# Bacardi Jim in his new sweater



## Guest

Here is my latest knitting project being modeled by Bacardi Jim.


----------



## Guest

I hope this doesn't make anybody's eyes bleed.


----------



## Angela

Very nice work, LR. I wish Larry would wear sweaters.


----------



## Guest

I like sweaters and this is THE best time of year for them here in the south.  It will be winter for about 35 days. (hint hint.. hehe)


----------



## Angela

Vampyre said:


> I like sweaters and this is THE best time of year for them here in the south. It will be winter for about 35 days. (hint hint.. hehe)


You got that right!! I actually had to wear a sweater to church on Sunday because of the wind chill!! I think you guys get more cold than we do though.


----------



## durphy

Ooooo Pretty!


----------



## Guest

Sorry Vampyre, but if I started you a sweater it would not be finished in time to wear this winter. I have had to beat myself to get this one done for Jim.


----------



## sjc

I have tons of sweaters, love 'em...though my books outnumber my sweaters by far.


----------



## Sailor

Lucky Rainbow...Wow, you are one Awesome Knitter! The sweater is gorgeous. I love the cable stitches, you are really gifted.

I tried a hat in cable...well, we won't go there. Ha.

P.S. Bacardi Jim, you look quite the Irish fisherman in your new sweater.


----------



## Guest

sailor said:


> P.S. Bacardi Jim, you look quite the Irish fisherman in your new sweater.


Well, you're half right.


----------



## KBoards Admin

Nice poster behind you!

Why am I not surprised?


----------



## Guest

We also have posters from the other 2 movies as well. Although, they are a smaller size. We picked the paint color to compliment the artwork.


----------



## Linda Cannon-Mott

Nice work LR, love the blue!


----------



## Guest

I understand..it's off to Wal-Mart for me...


----------



## Guest

Harvey said:


> Nice poster behind you!
> 
> Why am I not surprised?


The only artwork we have in the house are our framed LOTR posters.


Click the pic.


----------



## colleen

Niiiiiice LR!  Great job.  Cables can be so tricky!

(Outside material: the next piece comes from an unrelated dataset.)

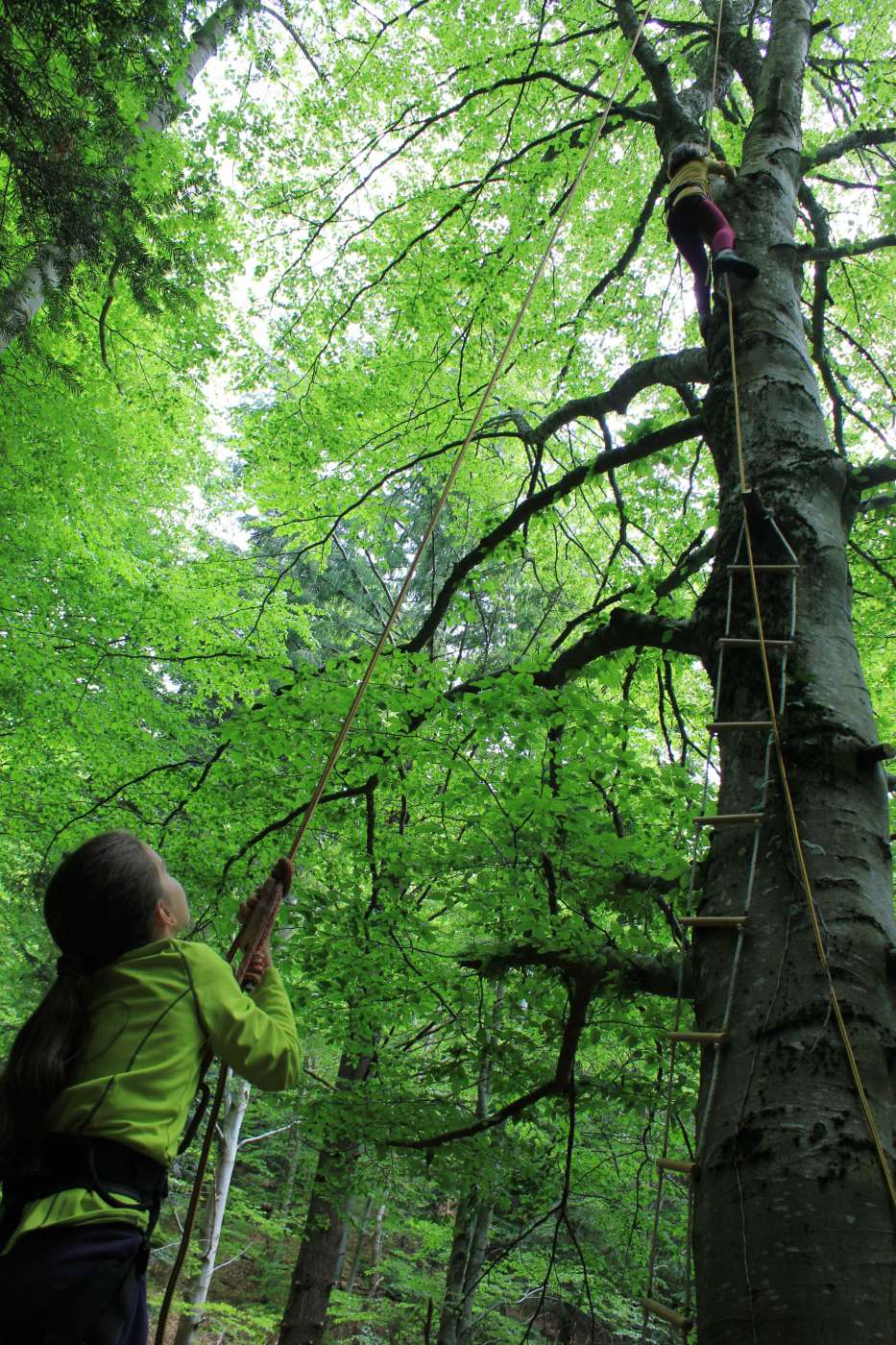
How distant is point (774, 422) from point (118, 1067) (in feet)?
8.22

And BJ - looks like blue is a good color for you!


----------



## chynared21

LuckyRainbow said:


> Sorry Vampyre, but if I started you a sweater it would not be finished in time to wear this winter. I have had to beat myself to get this one done for Jim.

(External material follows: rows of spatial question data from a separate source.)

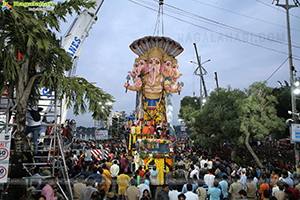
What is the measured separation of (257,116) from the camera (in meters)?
17.5

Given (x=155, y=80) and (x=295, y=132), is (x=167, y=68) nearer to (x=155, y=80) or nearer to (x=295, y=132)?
(x=155, y=80)

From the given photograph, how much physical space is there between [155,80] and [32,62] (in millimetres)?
14753

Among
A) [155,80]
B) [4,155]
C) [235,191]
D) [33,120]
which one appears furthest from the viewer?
[155,80]

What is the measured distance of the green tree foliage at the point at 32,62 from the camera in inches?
268

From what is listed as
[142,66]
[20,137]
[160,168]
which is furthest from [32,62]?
[142,66]

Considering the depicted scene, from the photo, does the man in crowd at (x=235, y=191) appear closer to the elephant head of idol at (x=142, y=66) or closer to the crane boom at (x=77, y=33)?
the crane boom at (x=77, y=33)

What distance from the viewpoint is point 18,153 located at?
6.95m

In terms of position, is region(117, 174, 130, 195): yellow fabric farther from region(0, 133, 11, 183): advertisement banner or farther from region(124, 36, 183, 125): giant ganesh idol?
region(124, 36, 183, 125): giant ganesh idol

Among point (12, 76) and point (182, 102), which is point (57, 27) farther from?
point (182, 102)

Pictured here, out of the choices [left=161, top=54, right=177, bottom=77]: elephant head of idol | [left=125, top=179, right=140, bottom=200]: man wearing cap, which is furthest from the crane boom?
[left=125, top=179, right=140, bottom=200]: man wearing cap

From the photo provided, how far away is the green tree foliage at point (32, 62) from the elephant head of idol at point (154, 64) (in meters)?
13.9

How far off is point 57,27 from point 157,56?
48.1ft

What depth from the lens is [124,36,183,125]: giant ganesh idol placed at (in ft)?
72.3

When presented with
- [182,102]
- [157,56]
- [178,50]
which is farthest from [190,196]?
[182,102]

*And here I thought that it was going to be left as a vest  Nice sweater LR ) *


----------



## Guest

Thanks for all the compliments. It is very nice, if I do say so myself. The yarn I used is designed to be very soft. This is the 3rd or 4th project I have done with cables. I am really starting to get the hang of them. This sweater is one of the quickest I have knit. It only took me about 3 months.


----------



## Angela

LuckyRainbow said:


> Thanks for all the compliments. It is very nice, if I do say so myself. The yarn I used is designed to be very soft. This is the 3rd or 4th project I have done with cables. I am really starting to get the hang of them. This sweater is one of the quickest I have knit. It only took me about 3 months.


It would take me 3 years and would look like a scarf!!


----------



## Guest

It wold take me longer than that to figure out the theory of operation of the pointy things and their relationship to the fuzzy stuff.


----------



## Dori

I made a sweater once (knitted).  Well I made the front, and proved to myself I could knit then quit.

I made a scarf for a bf but he died before I got it finished so I used it for a pot holder.


----------



## Khabita

My Mom was a fabulously good knitter and crocheter (is that a word?), and she even made her own patterns for sweaters. Me . . . well, Mom tried her best, even sent me to knitting school (yeah, there is such a thing, I felt like I was living "Little Women"), but I never got the hang of it. Always dropping stitches, getting lost and forgetting to change stitch or wool or underwear (oh, wait, that's not a knitting problem).

I was better at crocheting, and I have actually managed to finish some afghans. Small ones. Ones that would fit on a very, very small couch. A hobbit couch, actually. 

I once started a baby blanket for a friend who was pregnant. Several YEARS later, my mother finished it and gave it to someone else who was having a baby. I think the "baby" I'd started it for was in school by then! 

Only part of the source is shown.